Image-text web data
* * *

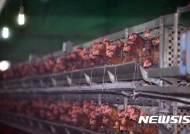 동물복지 축사 모델 개발 시동…AI·살충제 계란 파동 넘는다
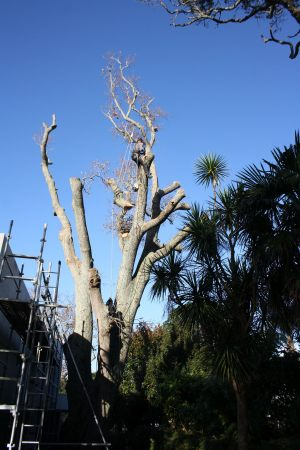 oak-pollard-dismantle-tree-work-auckland
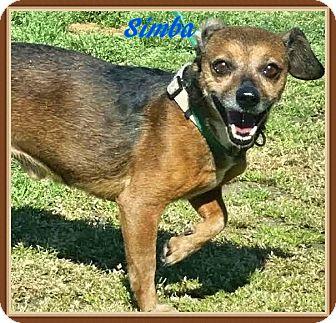 Chihuahua Mix Dog for adoption in Ahoskie, North Carolina - Simba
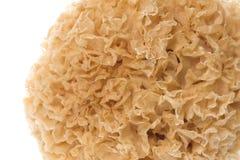 Macro commestibile del fungo bianco Fotografia Stock
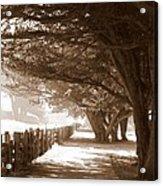 Half Moon Bay Pathway Acrylic Print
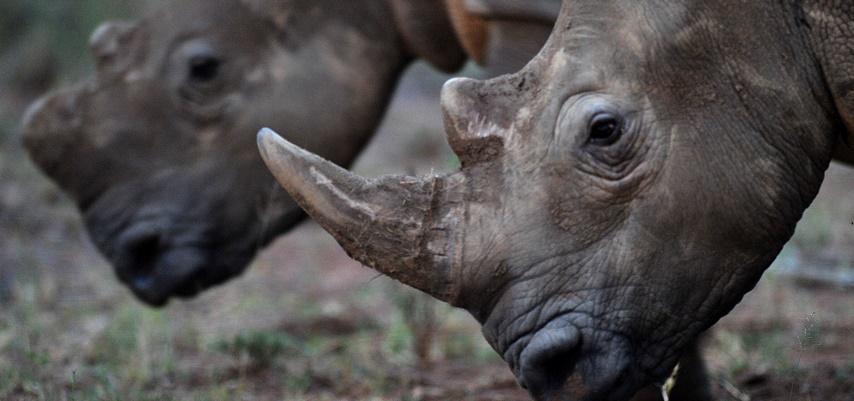 Cornes de rhinocéros : une vente aux enchères fait polémique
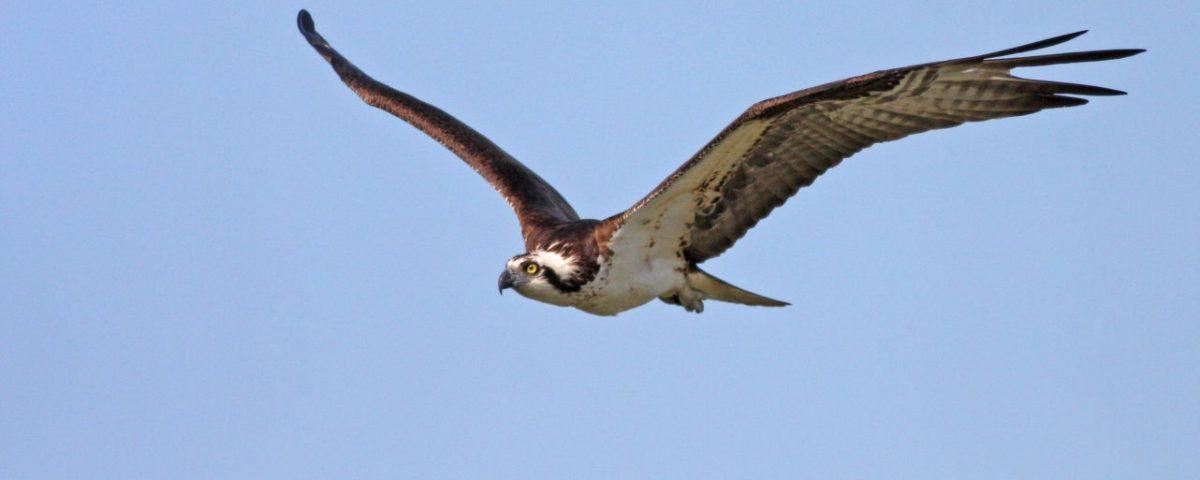 Osprey Soaring - Photo Earl Harrison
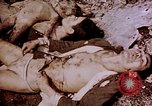 Image of atrocity victims Tinian Island Mariana Islands, 1944, second 45 stock footage video 65675050865
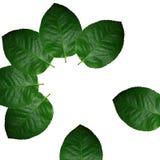 leafs arkivfoton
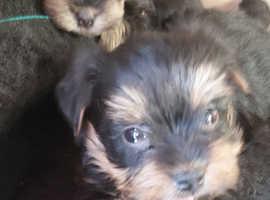 Biewer terrier puppies, colourful Yorkshire terrier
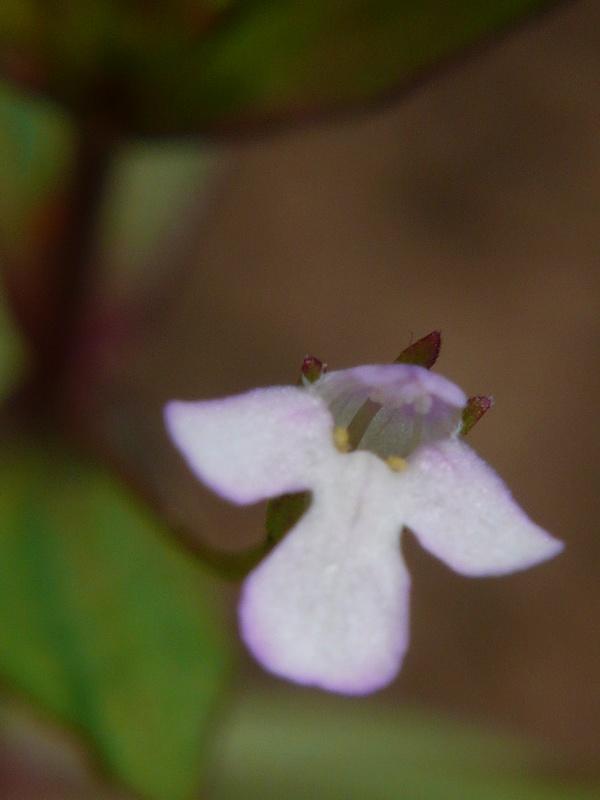 アゼナ 花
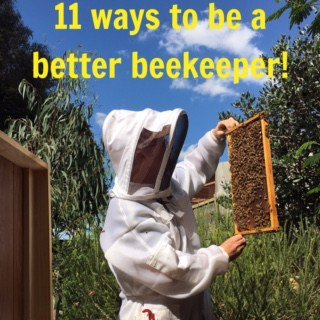 Eleven ways to be a better beekeeper!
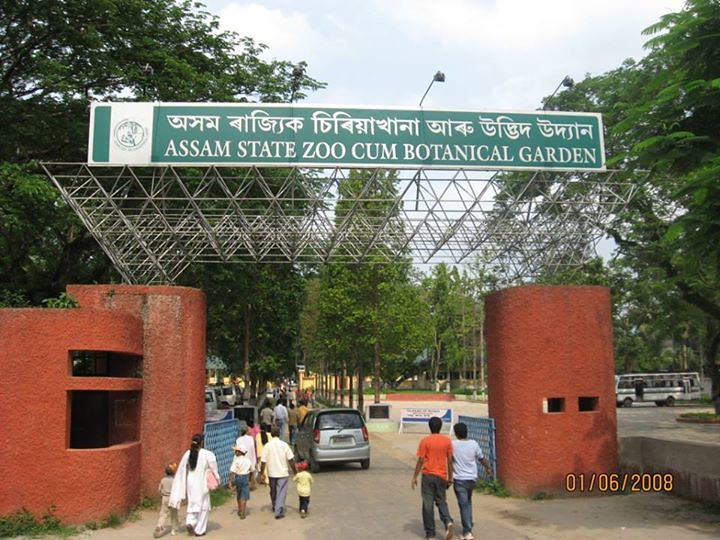 Wow Around 26 000 Visitors Thronged The Assam State Zoo
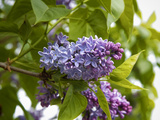 Karen's Lilac Photographic Print by George Johnson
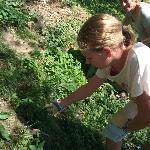 Picking nettles for ravioli!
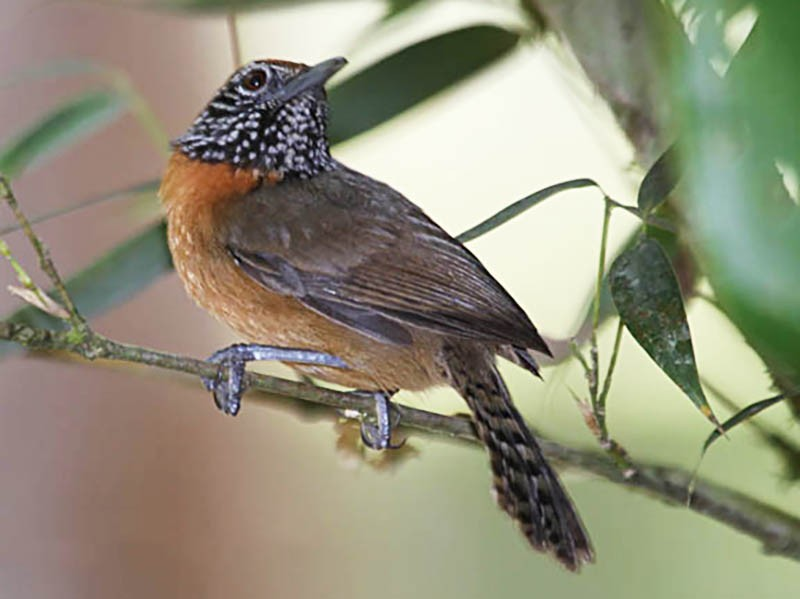 Rufous-breasted Wren - Tony Godfrey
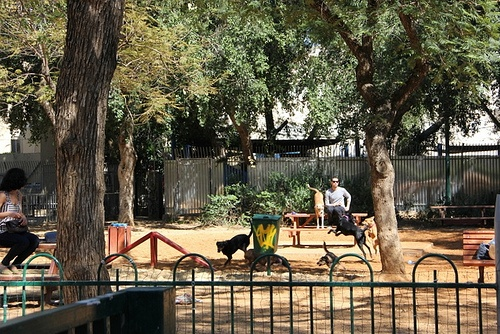 Dog Park in Tel Aviv Photo: Sally Hunt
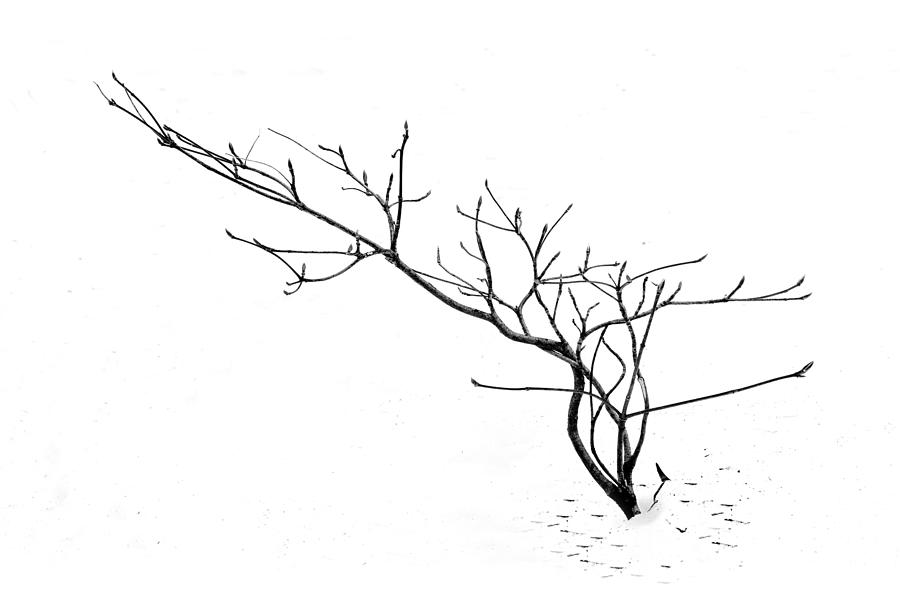 A naked twig in the snow by Alessandra RC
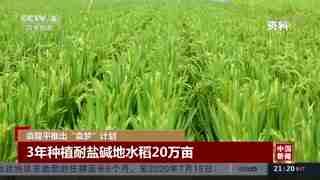 """袁隆平推出""""袁梦""""计划 3年种植耐盐碱地水稻20万亩"""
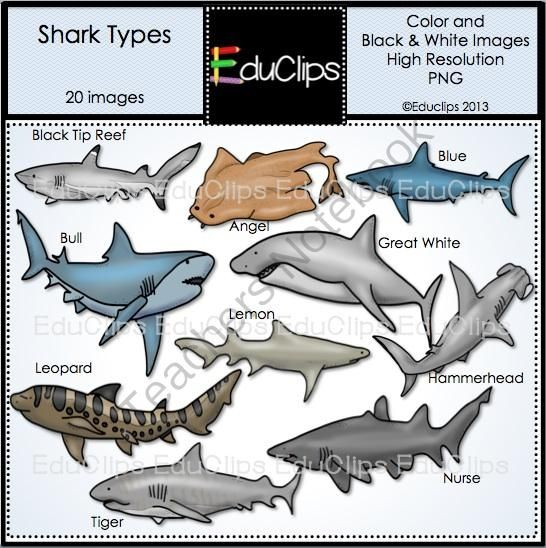 Leopard Shark clipart #11, Download drawings
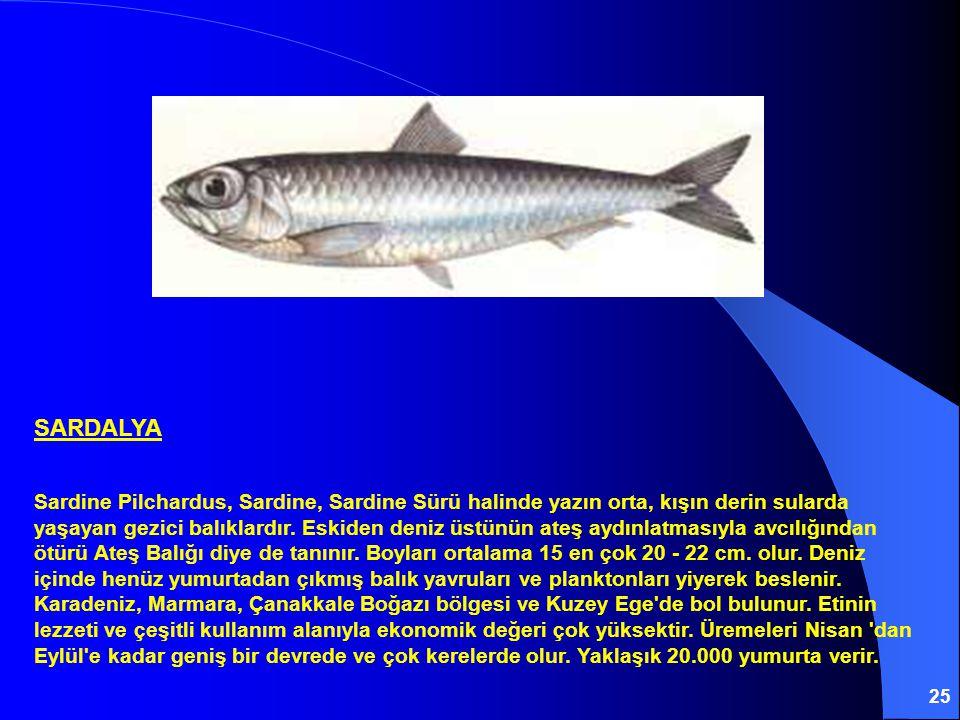25 SARDALYA Sardine Pilchardus, Sardine, Sardine Sürü halinde yazın orta, kışın derin sularda yaşayan gezici balıklardır. Eskiden deniz üstünün ateş a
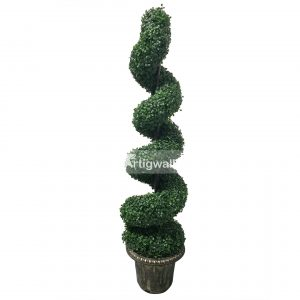 boxwood spiral tree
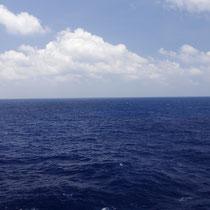 21 dagen op zee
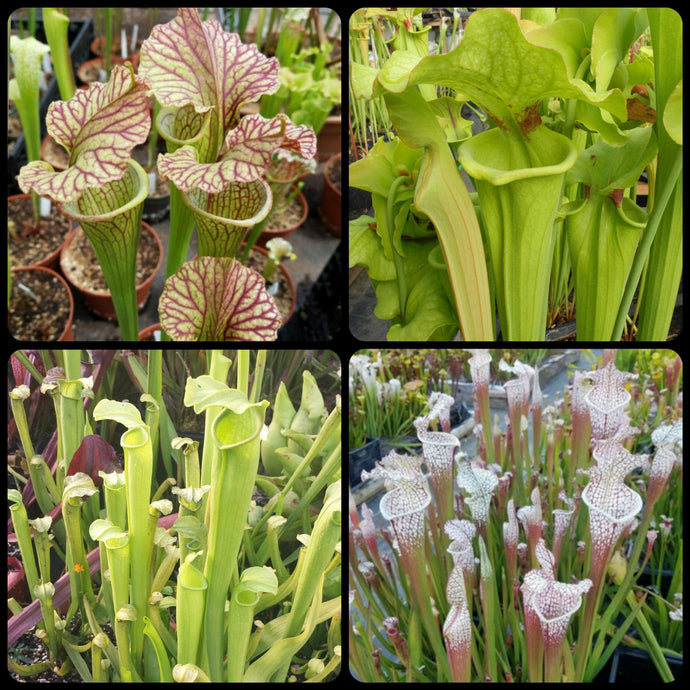Sarracenia SUPER SALE!! Seed mix #2. ~350 seeds.-Flytrap King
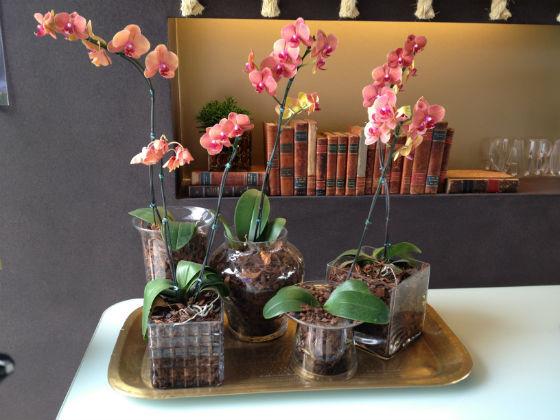 Blog-Harmonizando-com-flores-Adriana-Leal-Design-de-Interiores-6.jpg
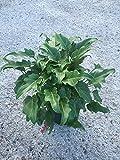 PlantVine Philodendron 'Xanadu' - 14 Inch Pot (7 Gallon), Live Indoor Plant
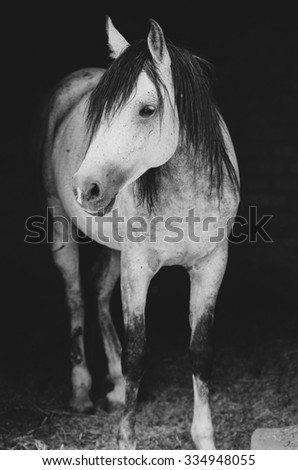 Horse (Black & White) - stock photo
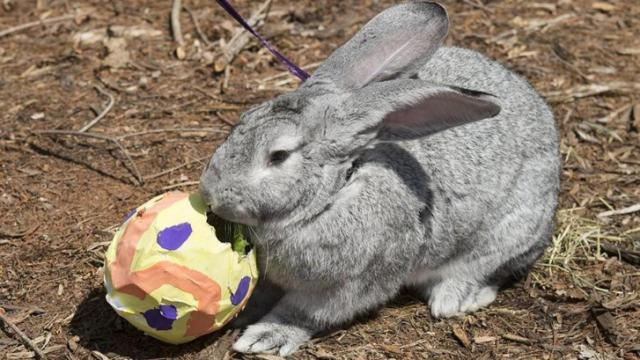 Finn, a young Flemish Giant Rabbit enjoyed treats that were inside his paper mâché egg on Friday. Photo courtesy N.C. Zoo staff.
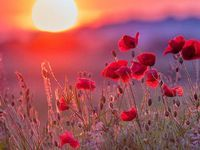 1000+ images about ياااا فاطمه on Pinterest | Poppies, Beautiful sunset and Red poppies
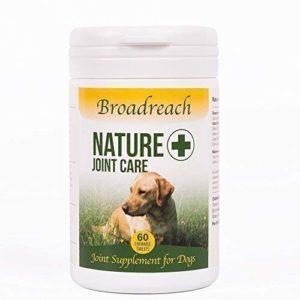 Joint supplément pour chiens 60 comprimés avancé Vétérinaire Formule 5 40+ kgs Ingrédients Tous Naturels avec Glucosamine Chondroïtine et Curcuma fabriqués au Royaume Uni Maintenant arrière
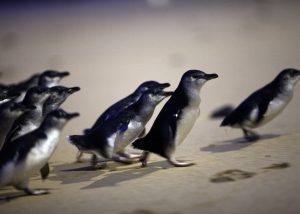 Image shows fairy penguins walking up beach at sunset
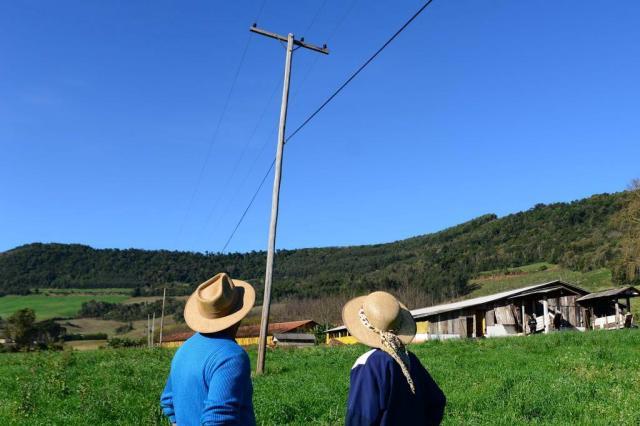 Limitações na rede elétrica travam modernização de metade das pequenas e médias propriedades no RS Diogo Zanatta/Especial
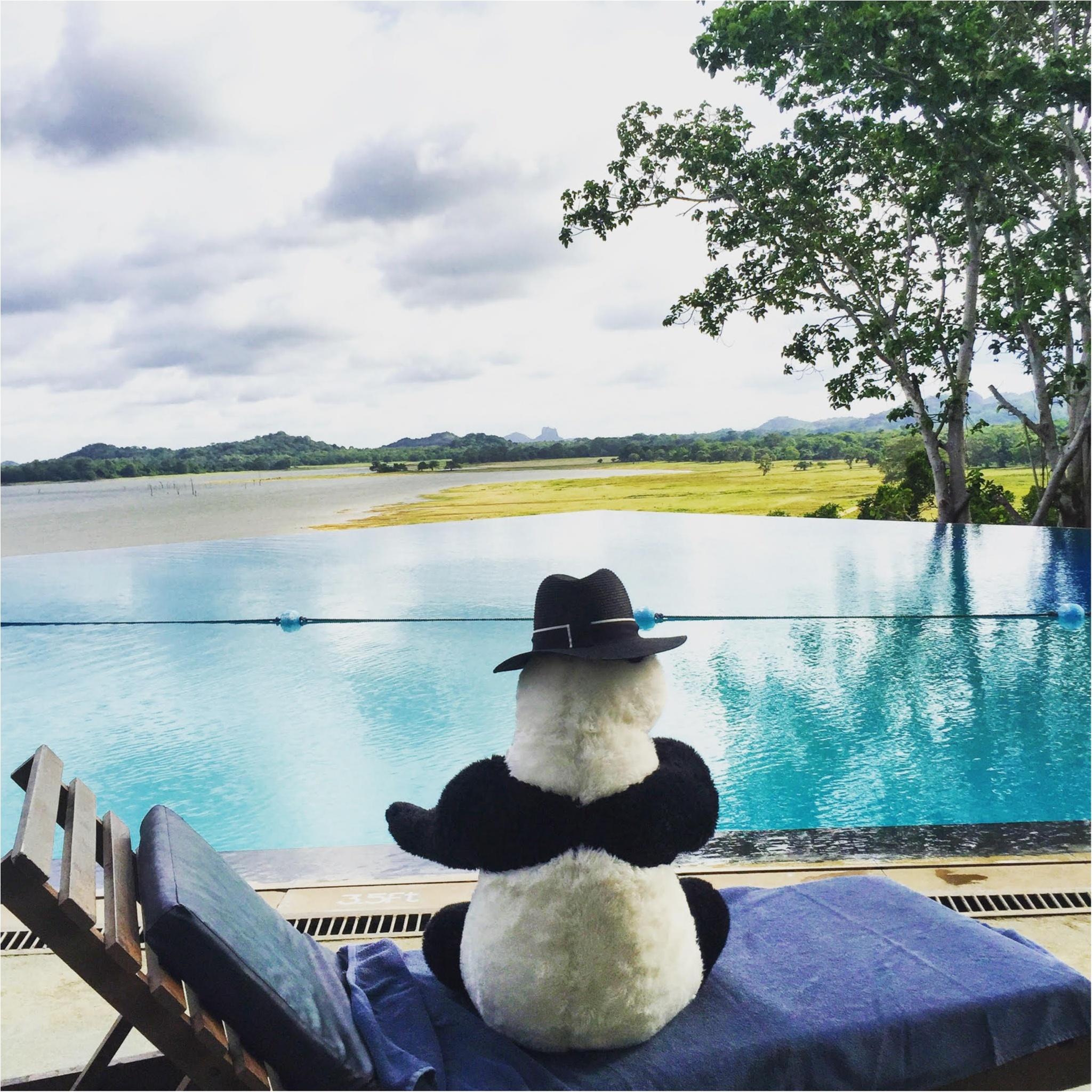 海外旅行でおすすめの癒しの国「スリランカ」♡_6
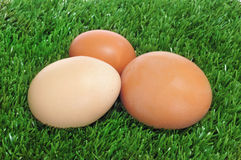 Eggs on the grass Royalty Free Stock Images
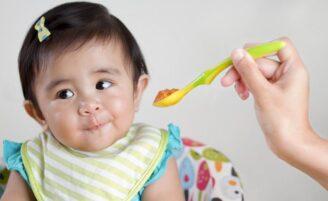 50 receitas de papinha para bebê completas e saborosas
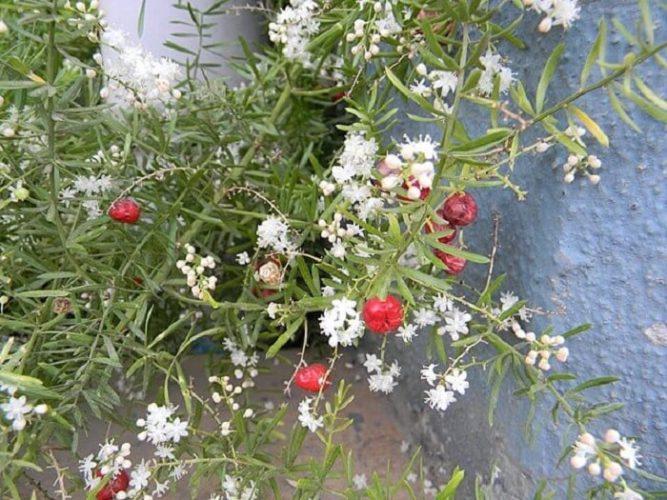 Цветы и плоды аспарагуса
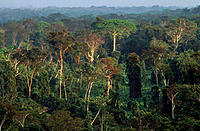 Amazon Forest. Manu National Park. Peru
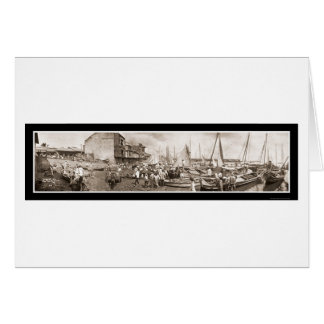 Fishing Boats Panama Photo 1909 Card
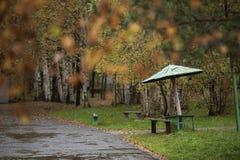 Natura piovosa di autunno del parco di autunno della città dell'Estremo-Oriente della Russia Fotografia Stock Libera da Diritti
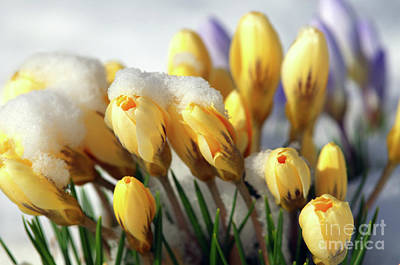 Yellow Crocuses In The Snow Print by Sharon  Talson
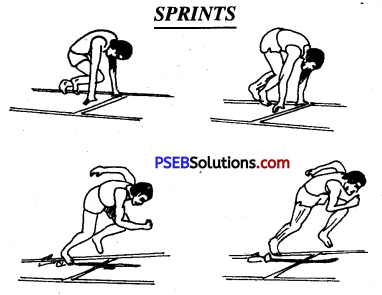 PSEB 10th Class Physical Education Solutions Athletics 3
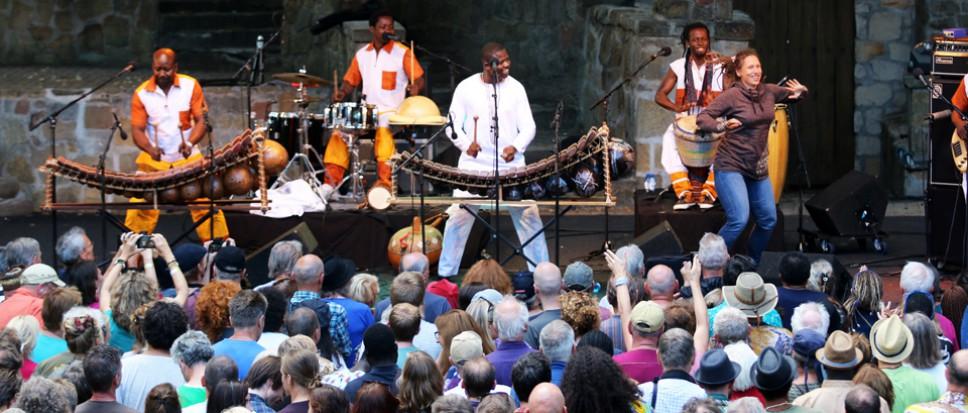 Afrika Festival doorslaand succes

* * *

» **EXERCISE AIM**
Set down the data above exactly as written. Omit the pictures.

» **SOLVED EXERCISE**
 동물복지 축사 모델 개발 시동…AI·살충제 계란 파동 넘는다
 oak-pollard-dismantle-tree-work-auckland
 Chihuahua Mix Dog for adoption in Ahoskie, North Carolina - Simba
 Macro commestibile del fungo bianco Fotografia Stock
 Half Moon Bay Pathway Acrylic Print
 Cornes de rhinocéros : une vente aux enchères fait polémique
 Osprey Soaring - Photo Earl Harrison
 Image of atrocity victims Tinian Island Mariana Islands, 1944, second 45 stock footage video 65675050865
 leafs arkivfoton
 Biewer terrier puppies, colourful Yorkshire terrier
 アゼナ 花
 Eleven ways to be a better beekeeper!
 Wow Around 26 000 Visitors Thronged The Assam State Zoo
 Karen's Lilac Photographic Print by George Johnson
 Picking nettles for ravioli!
 Rufous-breasted Wren - Tony Godfrey
 Dog Park in Tel Aviv Photo: Sally Hunt
 A naked twig in the snow by Alessandra RC
 """袁隆平推出""""袁梦""""计划 3年种植耐盐碱地水稻20万亩"""
 Leopard Shark clipart #11, Download drawings
25 SARDALYA Sardine Pilchardus, Sardine, Sardine Sürü halinde yazın orta, kışın derin sularda yaşayan gezici balıklardır. Eskiden deniz üstünün ateş a
 boxwood spiral tree
 21 dagen op zee
Sarracenia SUPER SALE!! Seed mix #2. ~350 seeds.-Flytrap King
 Blog-Harmonizando-com-flores-Adriana-Leal-Design-de-Interiores-6.jpg
 PlantVine Philodendron 'Xanadu' - 14 Inch Pot (7 Gallon), Live Indoor Plant
 Horse (Black & White) - stock photo
 Finn, a young Flemish Giant Rabbit enjoyed treats that were inside his paper mâché egg on Friday. Photo courtesy N.C. Zoo staff.
 1000+ images about ياااا فاطمه on Pinterest | Poppies, Beautiful sunset and Red poppies
 Joint supplément pour chiens 60 comprimés avancé Vétérinaire Formule 5 40+ kgs Ingrédients Tous Naturels avec Glucosamine Chondroïtine et Curcuma fabriqués au Royaume Uni Maintenant arrière
 Image shows fairy penguins walking up beach at sunset
 Limitações na rede elétrica travam modernização de metade das pequenas e médias propriedades no RS Diogo Zanatta/Especial
 海外旅行でおすすめの癒しの国「スリランカ」♡_6
 Eggs on the grass Royalty Free Stock Images
 50 receitas de papinha para bebê completas e saborosas
 Цветы и плоды аспарагуса
 Amazon Forest. Manu National Park. Peru
 Fishing Boats Panama Photo 1909 Card
 Natura piovosa di autunno del parco di autunno della città dell'Estremo-Oriente della Russia Fotografia Stock Libera da Diritti
 Yellow Crocuses In The Snow Print by Sharon  Talson
 PSEB 10th Class Physical Education Solutions Athletics 3
 Afrika Festival doorslaand succes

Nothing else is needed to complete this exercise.